Leventhal, Jack

Leventhal, Jack

Veisiejai (Lithuania), Kovno Ghetto, Dachau

Mr. Jack Lowenthal was born in Veisiejai, Lithuania in 1918.  There were two hundred and fifty-eight Jewish families in his town and the Jews attended concerts, theatre, lectures, Maccabi sporting events and supported the Jewish Library.

Mr. Lowenthal’s father was a locksmith and had a small hardware store.  He had four brothers and two sisters.  His brothers worked for ORT, where many learned trades.

The Jews had a good life and the country’s president was a good man who later escaped to the United States.

At four in the morning on June 22, 1941, war broke out.  Mr. Lowenthal and his brother, together with his wife and three and a half year old daughter, tried to escape, but his wife and daughter were taken away on a train.  His wife was never seen again, but in 1970, Jack and his long-lost daughter, Rochelle, were reunited.

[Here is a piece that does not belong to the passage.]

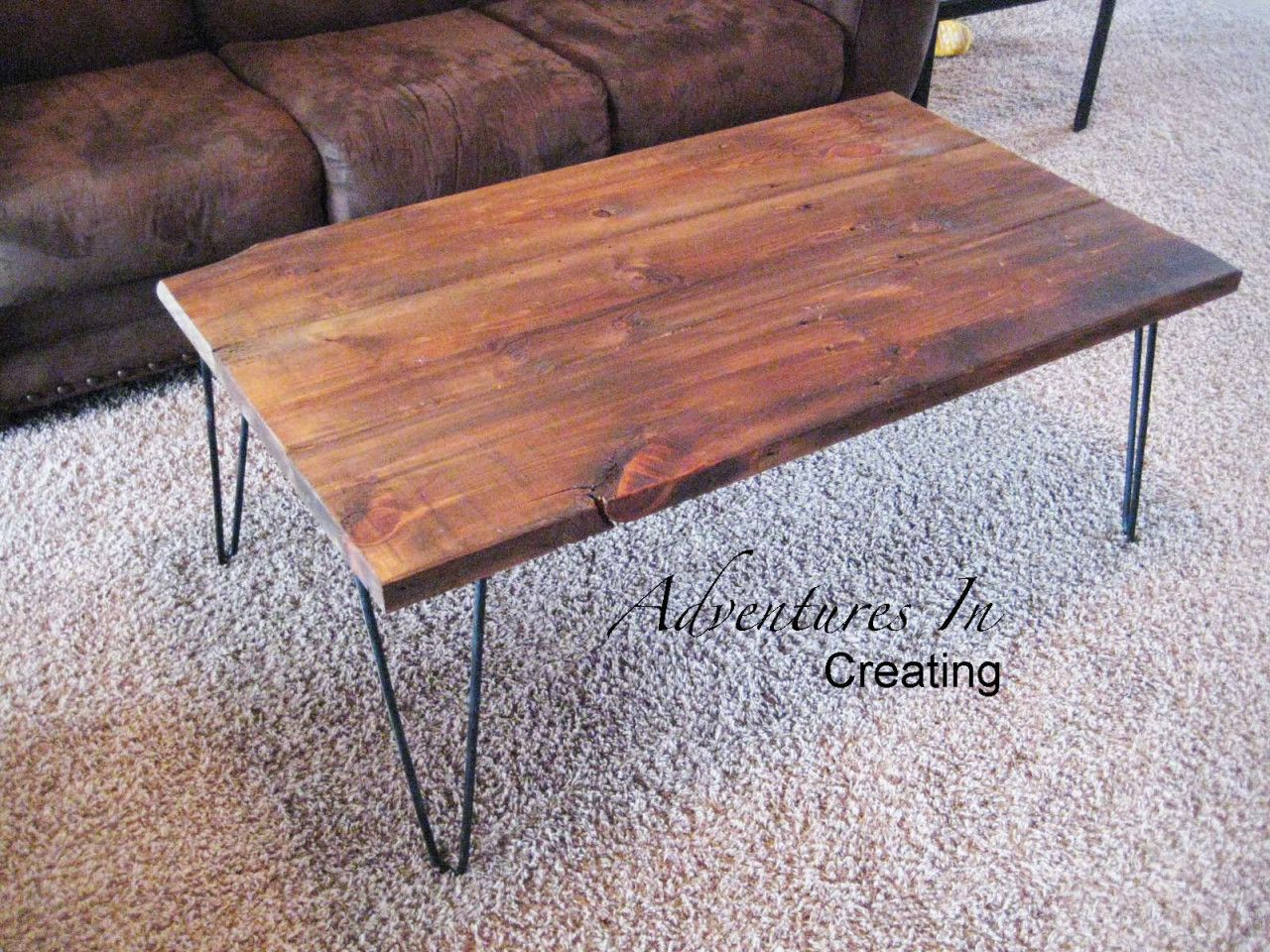 20 Fresh Diy Hairpin Leg Coffee Table 2020 Coffee Table Pallet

The men tried to escape, but there wasn’t any transportation.  Books and the Torah were thrown out of their synagogue and Jack tried to escape through the woods.  The Germans caught him time and time again.

Mr. Lowenthal remembers that the Lithuanian Partisans were beasts.  The Germans promised them their independence.  They took away their belongings.  Mr. Lowenthal escaped once again to Kovno, where the Germans made huge graves for all the Jews.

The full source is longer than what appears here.